- _Direction_
Arrange the entries below as a JSON list of strings, one string per line, skipping any blank lines.

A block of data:
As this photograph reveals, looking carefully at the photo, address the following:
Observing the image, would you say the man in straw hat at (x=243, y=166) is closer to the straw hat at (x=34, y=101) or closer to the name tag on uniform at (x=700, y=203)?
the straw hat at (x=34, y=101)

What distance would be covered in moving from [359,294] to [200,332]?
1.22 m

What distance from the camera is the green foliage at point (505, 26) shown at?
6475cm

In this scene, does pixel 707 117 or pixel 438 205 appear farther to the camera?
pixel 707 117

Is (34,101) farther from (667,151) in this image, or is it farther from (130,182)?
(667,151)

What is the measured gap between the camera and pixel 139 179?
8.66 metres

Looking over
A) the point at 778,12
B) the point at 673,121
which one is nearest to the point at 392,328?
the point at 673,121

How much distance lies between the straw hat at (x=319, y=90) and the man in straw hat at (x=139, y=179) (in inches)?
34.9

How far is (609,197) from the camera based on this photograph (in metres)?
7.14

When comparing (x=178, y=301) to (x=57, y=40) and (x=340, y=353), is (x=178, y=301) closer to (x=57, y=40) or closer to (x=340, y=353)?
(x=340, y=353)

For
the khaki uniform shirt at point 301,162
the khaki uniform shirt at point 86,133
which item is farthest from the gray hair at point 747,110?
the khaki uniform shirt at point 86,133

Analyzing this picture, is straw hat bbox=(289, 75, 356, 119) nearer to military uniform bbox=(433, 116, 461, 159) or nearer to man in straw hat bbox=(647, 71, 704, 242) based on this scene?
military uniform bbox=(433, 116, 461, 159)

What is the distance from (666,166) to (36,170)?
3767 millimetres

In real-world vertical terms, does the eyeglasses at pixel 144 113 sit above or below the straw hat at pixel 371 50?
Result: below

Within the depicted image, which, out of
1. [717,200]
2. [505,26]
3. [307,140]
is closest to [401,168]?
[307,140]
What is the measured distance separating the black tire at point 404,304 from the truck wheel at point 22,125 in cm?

- _Output for this task_
[
  "As this photograph reveals, looking carefully at the photo, address the following:",
  "Observing the image, would you say the man in straw hat at (x=243, y=166) is closer to the straw hat at (x=34, y=101) or closer to the name tag on uniform at (x=700, y=203)?",
  "the straw hat at (x=34, y=101)",
  "What distance would be covered in moving from [359,294] to [200,332]?",
  "1.22 m",
  "What distance from the camera is the green foliage at point (505, 26) shown at?",
  "6475cm",
  "In this scene, does pixel 707 117 or pixel 438 205 appear farther to the camera?",
  "pixel 707 117",
  "Is (34,101) farther from (667,151) in this image, or is it farther from (130,182)?",
  "(667,151)",
  "What is the measured gap between the camera and pixel 139 179?",
  "8.66 metres",
  "Looking over",
  "A) the point at 778,12",
  "B) the point at 673,121",
  "which one is nearest to the point at 392,328?",
  "the point at 673,121",
  "How much distance lies between the straw hat at (x=319, y=90) and the man in straw hat at (x=139, y=179) (in inches)?",
  "34.9",
  "How far is (609,197) from the camera based on this photograph (in metres)?",
  "7.14",
  "When comparing (x=178, y=301) to (x=57, y=40) and (x=340, y=353), is (x=178, y=301) closer to (x=57, y=40) or closer to (x=340, y=353)?",
  "(x=340, y=353)",
  "For",
  "the khaki uniform shirt at point 301,162",
  "the khaki uniform shirt at point 86,133",
  "which item is farthest from the gray hair at point 747,110?",
  "the khaki uniform shirt at point 86,133",
  "Analyzing this picture, is straw hat bbox=(289, 75, 356, 119) nearer to military uniform bbox=(433, 116, 461, 159) or nearer to man in straw hat bbox=(647, 71, 704, 242) based on this scene?",
  "military uniform bbox=(433, 116, 461, 159)",
  "What is the distance from (666,166) to (36,170)?",
  "3767 millimetres",
  "In real-world vertical terms, does the eyeglasses at pixel 144 113 sit above or below the straw hat at pixel 371 50?",
  "Result: below",
  "Within the depicted image, which, out of",
  "1. [717,200]",
  "2. [505,26]",
  "3. [307,140]",
  "is closest to [401,168]?",
  "[307,140]",
  "What is the measured distance separating the black tire at point 404,304 from the truck wheel at point 22,125 in cm?"
]